Anthropic and OpenAI are hiring GTM roles
Anthropic and OpenAI are each filling go-to-market roles faster than any other department. Here's what the hiring data shows.

We pulled open-role data from Anthropic and OpenAI's current job boards to see where each company is concentrating its hiring. The answer runs counter to everything the AI-replaces-sales narrative assumes.
Anthropic and OpenAI are each hiring go-to-market roles faster than any other department. At OpenAI, roughly one in five open roles sits across sales, partnerships, and revenue functions. At Anthropic, sales accounts for approximately 20% of all open positions. These are the two strongest product organizations in AI, and their hiring pattern confirms that strong product does not solve the distribution problem.
The hiring data
Anthropic shows the pattern clearly. Sales represents roughly 20% of all open roles, more than engineering, safety research, or any other department. For a company that built its public identity around responsible AI and frontier research, the commercial staffing mix is a deliberate shift in emphasis.
OpenAI is reportedly planning to nearly double its headcount this year, growing from roughly 4,500 employees toward 8,000. A significant portion of that growth is customer-facing, with enterprise account executives among the most aggressively recruited positions. A company walking into public markets at that scale needs revenue infrastructure, not just research credentials.
On June 1, Anthropic filed confidentially for a U.S. IPO, days after a $65 billion funding round pushed its valuation toward $965 billion. Both companies are building the full enterprise stack alongside active frontier research: account executives, partnerships, revenue operations, customer success, and field marketing.

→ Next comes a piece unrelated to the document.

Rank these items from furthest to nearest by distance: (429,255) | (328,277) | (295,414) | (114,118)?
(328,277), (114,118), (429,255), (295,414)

What this means for operators
Strong product does not solve weak distribution. These two companies have the most defensible AI products on the market and still need a full GTM team to move enterprise deals.
That logic holds at every scale. The operators we see generating the most inbound from LinkedIn are not the ones with the strongest credentials or the most sophisticated offering. They are the ones who have invested in their distribution surface consistently, while their competitors assume the work will speak for itself.
If Anthropic, with $65 billion in fresh funding and a genuinely state-of-the-art model, still needs 20% of its hiring in sales, no one is exempt from the distribution problem.
LinkedIn is where most enterprise buyers are spending professional attention. The operators showing up consistently in the right comment sections, building relationships with the right audiences, and generating inbound from that activity are building something that compounds. We have written about LinkedIn inbound signals and what separates profiles generating conversations from those generating only impressions. The pattern holds across the accounts we audit: distribution is deliberate work, not a byproduct of being good at your job.
Anthropic and OpenAI are allocating headcount to distribution at the same rate they allocate it to research. The question for operators is whether they are applying the same logic to their own time. A single founder building pipeline through LinkedIn faces the same mechanic. Distribution compounds only if it is treated as deliberate work.
For context on what that looks like at the individual level, the founder-led brands LinkedIn inbound patterns we have documented show the same dynamic: the accounts generating pipeline are the ones that treat distribution as a core function, not an afterthought.
Frequently asked
Building AI that can assist in sales workflows is a different problem from actually distributing an enterprise product. Both Anthropic and OpenAI are selling to large organizations that require account executives, deal management, and relationship infrastructure regardless of how sophisticated the underlying technology is. Their hiring data shows that strong product quality does not solve the distribution problem automatically.